Although Negative Bias Temperature Instability (NBTI) was first observed more than 30 years ago, and the phenomenon has been one of the focus topics of the microelectronics reliability
community for some years now, there is still no generally agreed physical explanation for it. Even the interpretation of some empirical features of NBTI is a matter of ongoing debates.
Most researchers in the field, however, have in the meantime acknowledged that oxide defects must play a crucial role in the explanation of NBTI.
One particularly interesting observation with NBTI can be made when transistors are subjected to alternating stress and relaxation sequences. Quite surprisingly, the amount of threshold
voltage shift that recovers during the relaxation periods decreases with increasing number of cycles, or increasing number of cumulated net stress time. We carried out the according
experiments on three different technologies, which show comparable behavior at high temperatures (200°C). For one technology, we also measured where there was a reduced loss of
recoverable component at a lower temperature. It must be noted here that the decreasing recoverable component is incompatible with defect models with just two states (charged and
neutral), as those defects should show perfectly cyclic behavior. In contrast, a defect model with at least a third state, where the formerly charged defect 'locks in' and hence will
not recover in the next relaxation period, is required.

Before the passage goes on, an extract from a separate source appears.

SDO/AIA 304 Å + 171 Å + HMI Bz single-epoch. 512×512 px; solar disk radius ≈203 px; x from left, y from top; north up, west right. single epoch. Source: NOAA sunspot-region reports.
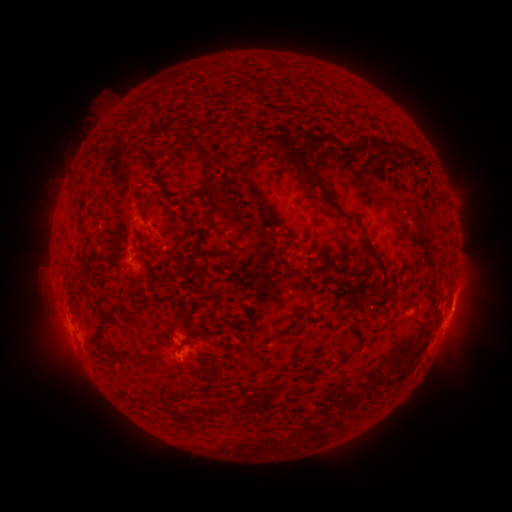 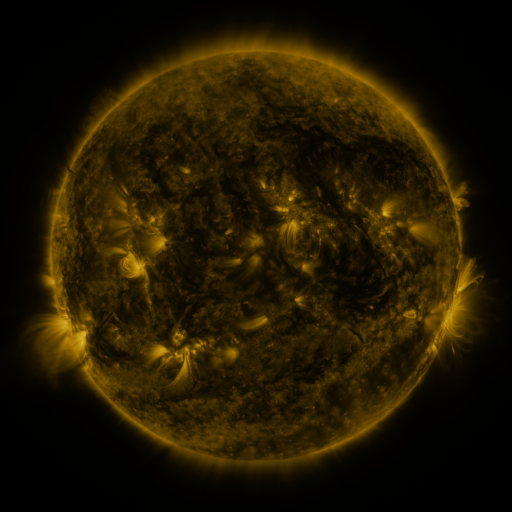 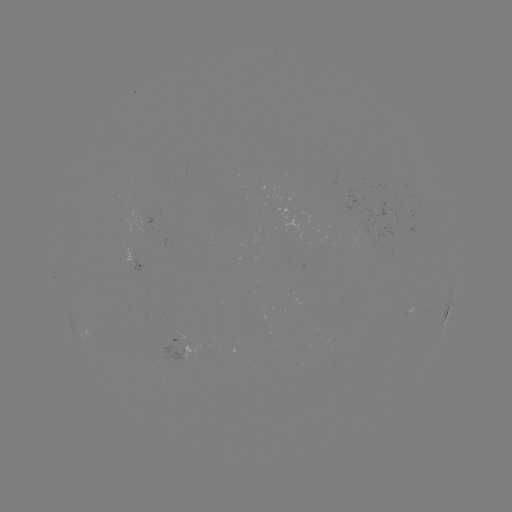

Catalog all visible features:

The general use-case of a Metal-Oxide-Semiconductor Field-Effect Transistor (MOSFET) is hardly a constant-bias situation, but rather a stochastic process with variable on- and off-
times. Regarding NBTI in this situation means that the accurate modeling of the recovery is at least as important as correctly modeling the stress phase. Especially effects such as the
described loss of the recoverable component can have a huge impact on lifetime extrapolations, as errors accumulate in the course of the simulation.